Sex,StraightUpbyKathleenO’Reilly

by SB Sarah Wednesday, April 09, 2008 at 12:44 AM
Our Grade:
A-
Title: Sex, Straight Up
Author: Kathleen O'Reilly
Publication Info: Harlequin Blaze 2008, ISBN: 0373793928
Genre: Contemporary Romance

Book CoverThere are two things you need to know about this book: you like tortured, healing heroes who are genuinely good guys? Go find this book. O’Reilly’s mastery of the incredibly sexy, almost-three-dimensional man continues in this book.

Second, I was unfortunately predisposed to dislike it. I knew that Daniel is a widower whose wife died in the World Trade Center. And so when I read the first sentences:

Since the summer he turned eleven, Daniel O’Sullivan woke up every morning the same way. With an aching hard-on. After he was married, the first light of dawn became his favorite time. He’d roll over, impatient hands searching for his wife. After making love to her, he’d shower, shave, and together they’d take the subway to work. What more could any guy want?

But then one September morning seven years ago, bright sunlight mocking in the sky, that all exploded, along with two airliners, two buildings and two thousand, seven hundred and forty people—one of whom was his wife.

Gone.

For the next five years he rolled over to look for her, impatient hands searching blindly, and she wasn’t there. And so the hard-on stayed.

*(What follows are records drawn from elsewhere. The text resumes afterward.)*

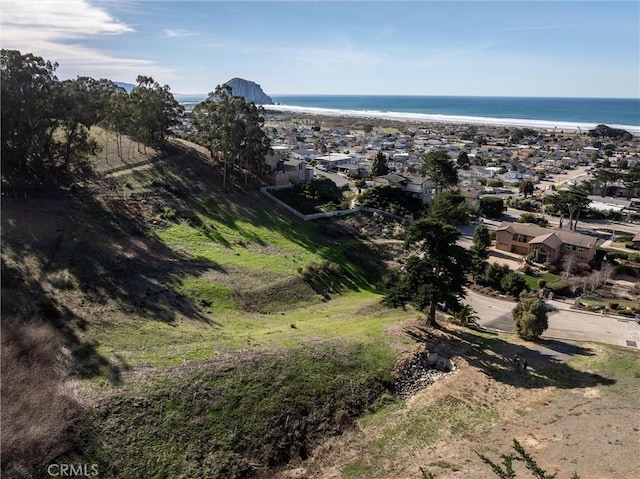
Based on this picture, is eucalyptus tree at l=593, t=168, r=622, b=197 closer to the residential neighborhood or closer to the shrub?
the residential neighborhood

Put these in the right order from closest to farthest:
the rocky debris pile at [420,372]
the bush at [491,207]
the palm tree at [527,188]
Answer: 1. the rocky debris pile at [420,372]
2. the bush at [491,207]
3. the palm tree at [527,188]

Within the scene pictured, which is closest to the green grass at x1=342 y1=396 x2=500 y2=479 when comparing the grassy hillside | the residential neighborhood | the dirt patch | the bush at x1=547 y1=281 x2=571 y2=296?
the dirt patch

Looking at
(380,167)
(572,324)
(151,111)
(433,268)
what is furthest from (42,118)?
(380,167)

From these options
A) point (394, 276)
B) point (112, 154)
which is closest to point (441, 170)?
point (394, 276)

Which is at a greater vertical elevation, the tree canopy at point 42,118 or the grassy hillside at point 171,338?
the tree canopy at point 42,118

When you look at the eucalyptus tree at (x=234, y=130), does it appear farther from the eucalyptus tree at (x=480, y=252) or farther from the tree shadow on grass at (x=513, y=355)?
the tree shadow on grass at (x=513, y=355)

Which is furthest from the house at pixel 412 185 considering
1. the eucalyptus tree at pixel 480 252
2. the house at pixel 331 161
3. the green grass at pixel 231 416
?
the green grass at pixel 231 416

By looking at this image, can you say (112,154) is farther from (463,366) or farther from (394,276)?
(463,366)
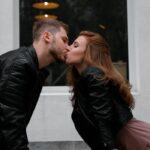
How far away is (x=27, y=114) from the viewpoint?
12.3 ft

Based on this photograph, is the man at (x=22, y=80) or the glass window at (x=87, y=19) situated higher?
the glass window at (x=87, y=19)

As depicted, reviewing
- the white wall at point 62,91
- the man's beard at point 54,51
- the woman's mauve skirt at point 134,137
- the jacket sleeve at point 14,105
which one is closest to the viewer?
the jacket sleeve at point 14,105

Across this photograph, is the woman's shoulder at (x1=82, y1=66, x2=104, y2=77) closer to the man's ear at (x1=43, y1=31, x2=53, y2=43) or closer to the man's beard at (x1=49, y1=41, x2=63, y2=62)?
the man's beard at (x1=49, y1=41, x2=63, y2=62)

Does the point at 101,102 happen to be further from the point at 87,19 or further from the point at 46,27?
the point at 87,19

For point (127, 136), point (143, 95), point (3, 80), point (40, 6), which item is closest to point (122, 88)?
point (127, 136)

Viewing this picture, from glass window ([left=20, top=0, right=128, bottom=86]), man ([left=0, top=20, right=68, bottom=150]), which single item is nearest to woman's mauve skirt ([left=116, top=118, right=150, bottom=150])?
man ([left=0, top=20, right=68, bottom=150])

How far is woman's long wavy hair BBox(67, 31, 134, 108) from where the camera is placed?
447 cm

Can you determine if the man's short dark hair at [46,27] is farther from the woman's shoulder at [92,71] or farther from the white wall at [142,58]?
the white wall at [142,58]

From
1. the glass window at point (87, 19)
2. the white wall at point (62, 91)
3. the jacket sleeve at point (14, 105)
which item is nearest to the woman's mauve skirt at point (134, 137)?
the jacket sleeve at point (14, 105)

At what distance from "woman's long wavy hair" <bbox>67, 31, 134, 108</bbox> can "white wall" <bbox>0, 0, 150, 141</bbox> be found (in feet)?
10.1

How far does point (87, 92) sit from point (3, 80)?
110 centimetres

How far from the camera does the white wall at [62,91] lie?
7699 millimetres

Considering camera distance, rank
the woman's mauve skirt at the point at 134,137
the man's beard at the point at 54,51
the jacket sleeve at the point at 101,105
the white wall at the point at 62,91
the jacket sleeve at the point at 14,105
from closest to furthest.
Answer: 1. the jacket sleeve at the point at 14,105
2. the man's beard at the point at 54,51
3. the jacket sleeve at the point at 101,105
4. the woman's mauve skirt at the point at 134,137
5. the white wall at the point at 62,91

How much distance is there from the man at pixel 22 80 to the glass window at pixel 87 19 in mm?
4006
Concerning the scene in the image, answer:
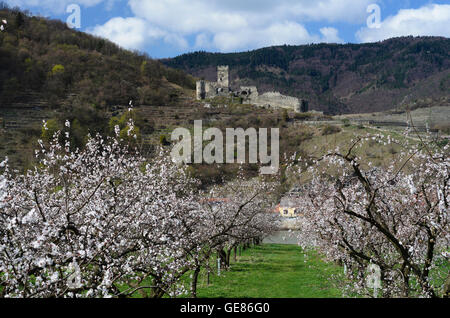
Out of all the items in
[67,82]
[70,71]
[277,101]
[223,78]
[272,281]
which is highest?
[223,78]

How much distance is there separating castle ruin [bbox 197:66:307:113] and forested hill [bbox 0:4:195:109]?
8985 mm

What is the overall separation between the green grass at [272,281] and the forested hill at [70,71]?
232 ft

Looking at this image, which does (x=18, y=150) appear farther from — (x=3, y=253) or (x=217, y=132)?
(x=3, y=253)

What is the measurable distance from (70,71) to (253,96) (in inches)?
1923

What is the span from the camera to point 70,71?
106 metres

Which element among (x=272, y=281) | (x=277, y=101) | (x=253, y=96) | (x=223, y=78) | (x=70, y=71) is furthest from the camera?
(x=223, y=78)

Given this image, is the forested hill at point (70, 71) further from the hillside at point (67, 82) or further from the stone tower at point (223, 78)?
the stone tower at point (223, 78)

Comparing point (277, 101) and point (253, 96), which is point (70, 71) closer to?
point (253, 96)

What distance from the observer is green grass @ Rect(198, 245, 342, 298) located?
16578mm

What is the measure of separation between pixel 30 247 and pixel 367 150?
6079 centimetres

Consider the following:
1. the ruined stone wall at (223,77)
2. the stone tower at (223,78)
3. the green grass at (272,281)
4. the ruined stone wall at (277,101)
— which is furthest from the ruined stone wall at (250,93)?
the green grass at (272,281)

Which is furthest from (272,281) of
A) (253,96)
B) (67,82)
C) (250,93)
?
(250,93)

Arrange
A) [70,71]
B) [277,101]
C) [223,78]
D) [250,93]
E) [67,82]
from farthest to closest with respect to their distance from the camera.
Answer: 1. [223,78]
2. [250,93]
3. [277,101]
4. [70,71]
5. [67,82]

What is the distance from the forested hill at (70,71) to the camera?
94125mm
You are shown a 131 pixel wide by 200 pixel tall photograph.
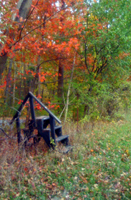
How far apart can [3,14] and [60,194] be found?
4551 mm

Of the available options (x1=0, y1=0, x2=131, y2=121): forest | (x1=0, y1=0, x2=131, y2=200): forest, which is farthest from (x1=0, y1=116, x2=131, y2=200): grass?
(x1=0, y1=0, x2=131, y2=121): forest

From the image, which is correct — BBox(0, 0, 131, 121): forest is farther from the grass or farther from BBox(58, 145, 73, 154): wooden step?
the grass

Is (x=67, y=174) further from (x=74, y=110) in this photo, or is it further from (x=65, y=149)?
(x=74, y=110)

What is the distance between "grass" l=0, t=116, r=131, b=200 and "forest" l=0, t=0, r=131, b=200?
18mm

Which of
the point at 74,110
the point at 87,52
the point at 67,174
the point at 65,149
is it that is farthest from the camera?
the point at 74,110

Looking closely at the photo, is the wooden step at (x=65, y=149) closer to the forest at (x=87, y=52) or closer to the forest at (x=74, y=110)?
the forest at (x=74, y=110)

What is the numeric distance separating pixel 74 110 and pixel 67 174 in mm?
7446

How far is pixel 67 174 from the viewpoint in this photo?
4.12m

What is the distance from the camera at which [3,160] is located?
12.9 feet

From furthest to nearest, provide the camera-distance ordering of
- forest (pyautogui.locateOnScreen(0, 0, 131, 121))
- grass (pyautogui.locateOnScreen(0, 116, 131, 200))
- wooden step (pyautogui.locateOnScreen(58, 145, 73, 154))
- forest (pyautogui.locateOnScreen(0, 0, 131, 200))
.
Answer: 1. forest (pyautogui.locateOnScreen(0, 0, 131, 121))
2. wooden step (pyautogui.locateOnScreen(58, 145, 73, 154))
3. forest (pyautogui.locateOnScreen(0, 0, 131, 200))
4. grass (pyautogui.locateOnScreen(0, 116, 131, 200))

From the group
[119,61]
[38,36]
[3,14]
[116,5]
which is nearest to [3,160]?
[3,14]

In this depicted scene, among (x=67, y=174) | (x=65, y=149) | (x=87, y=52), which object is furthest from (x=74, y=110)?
(x=67, y=174)

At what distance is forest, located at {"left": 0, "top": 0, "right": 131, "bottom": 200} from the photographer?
370cm

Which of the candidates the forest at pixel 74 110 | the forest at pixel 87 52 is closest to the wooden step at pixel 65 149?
the forest at pixel 74 110
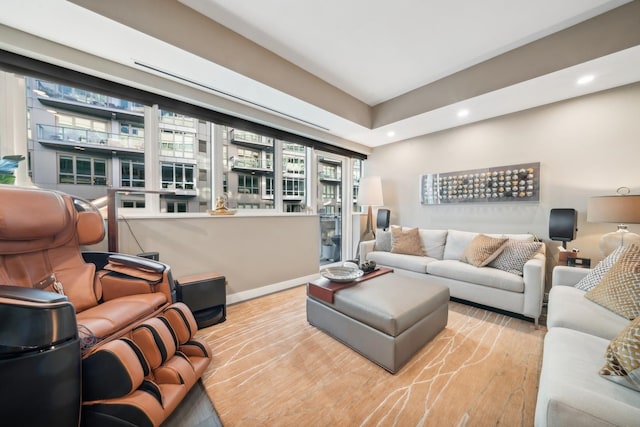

The morning wake-up call evolved, the change coming so gradually that initially he didn’t notice it. In those beginning moments of wakefulness, when his brain was more than half-unconscious, he stopped looking for his wife, impatient hands no longer reaching for someone who wasn’t there.

Gone.

Daniel was starting to forget.

...my inner monologue was as follows: Nooooo! You cannot start talking about hard-ons in reference to 9/11! Nooooo! Do not want!

Silly, silly Sarah. As I kept reading and got to know Daniel, it made perfect sense.  Of course that’s the frame of reference for the hero, Harlequin Blaze or not. While the people who died in 9/11 are memorialized in so many different ways, and the families who mourn them are examined in equal number of ways, the basics aren’t usually part of that discussion. What’s the most simple response to death? Sex, of course. And in losing his wife, Daniel lost not only someone he loved, but someone he made love to, and the deep abrupt tragedy of her loss makes his sleepy, semi-unconscious reachings for his wife, Michelle, that much more painful for him.